Elizabeth Hovde of the Washington Policy Center reminds lawmakers that voters have told the Legislature more than once, and in different ways, that WA Cares is not a good solution
Washington Policy Center
A Washington state commission overseeing the implementation of a long-term-care law that will tax workers for a benefit they may never receive, despite intense marketing that suggests otherwise, made a list of suggestions for this year’s state Legislature. One of the suggestions is to require hundreds of thousands of people who received exemptions from a payroll tax that begins in July for WA Cares to recertify, at frequent intervals, that they still have the private long-term-care insurance (LTCI) they attested to having when seeking their exemptions.
SB 5639, sponsored by Sen. Ron Muzzall, R-Oak Harbor, would put the kibosh on that idea.
Many people decided that having 58 cents of every $100 they earned, for a benefit they might not ever need or receive, was not a good investment. Others disliked a social program that will give money to people in need and people not in need. These people played by the state’s rules for opting out of the WA Cares tax and attested to having private LTCI as required. Lawmakers should not be able to change rules in the middle of a game. We all learned that in kindergarten.

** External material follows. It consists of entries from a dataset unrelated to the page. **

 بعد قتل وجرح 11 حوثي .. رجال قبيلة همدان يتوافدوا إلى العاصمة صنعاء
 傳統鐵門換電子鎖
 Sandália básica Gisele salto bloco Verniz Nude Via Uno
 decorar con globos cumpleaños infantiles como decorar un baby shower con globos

The bill is being co-sponsored by Sen. Kevin Van De Wege, D-Sequim. More lawmakers should hop onto the bipartisan legislation. The preemptive strike is a good one. Not only does it prohibit the state from calling foul on people who followed lawmakers’ instructions for the 2019 long-term-care law, but it can also save the state from having more costly administration of a problematic and unpopular program.

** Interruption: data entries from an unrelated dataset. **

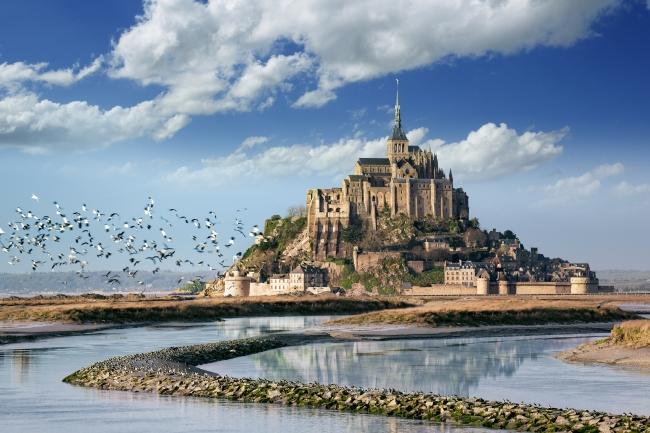 「卒業旅行で行きたい世界遺産」「『大人』の修学旅行で行きたい世界遺産」で共に1位となった「モン・サン・ミシェルとその湾」(フランス)(C)Fotolia(Pixel & Création)
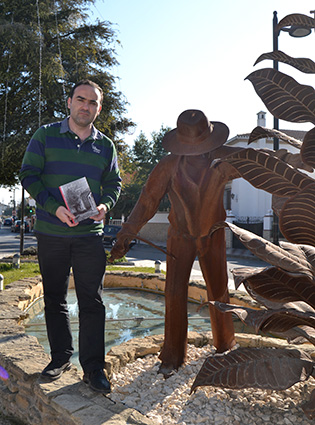 Gustavo García, junto al monumento al tabaquero/A.A.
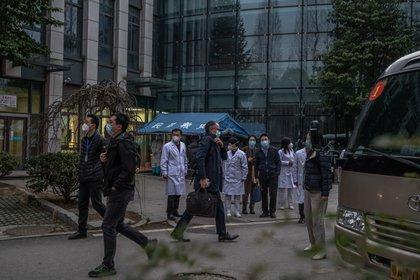 FOTO DE ARCHIVO: La misión de la OMS entrevista a algunos de los primeros contagiados en Wuhan (EFE/EPA/ROMAN PILIPEY)
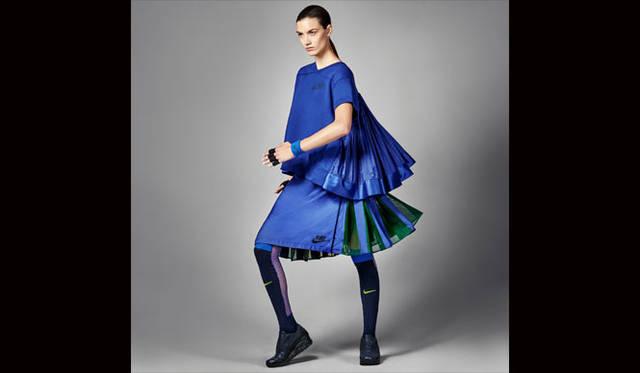 <strong>NikeLab|ナイキラボ</strong><br />「NikeLab × sacai コレクション」<br />NikeLab × sacai Tech Fleece Crew / Sport Skirt(ソックスは参考商品)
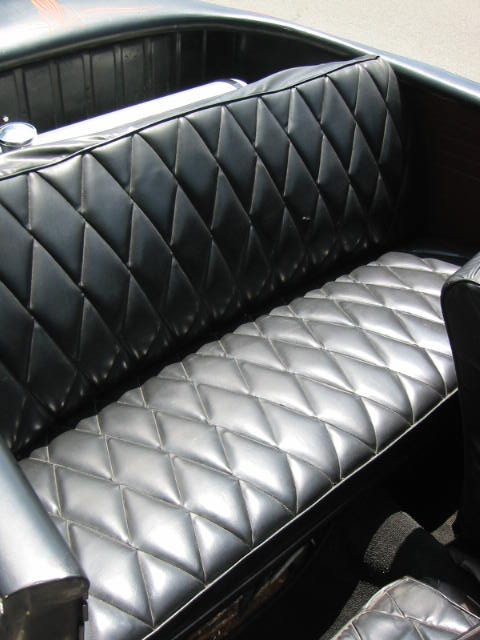 rear seat also in puffy tuck and roll diamond pattern design. Black Bedroom Furniture Sets. Home Design Ideas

Repeal of WA Cares is another effort lawmakers should warm to: House Bill 1011 would stop this long-term mess before it even begins. It’s awaiting a hearing that I’m told it won’t likely receive. Read more about the legislation that lawmakers should be discussing in my legislative memo here.
SB 5639 and HB 1011 offer sound public policy. They could help restore some of the public’s trust. Voters have told the Legislature more than once, and in different ways, that WA Cares is not a good solution.
Elizabeth Hovde is a policy analyst and the director of the Centers for Health Care and Worker Rights at the Washington Policy Center. She is a Clark County resident.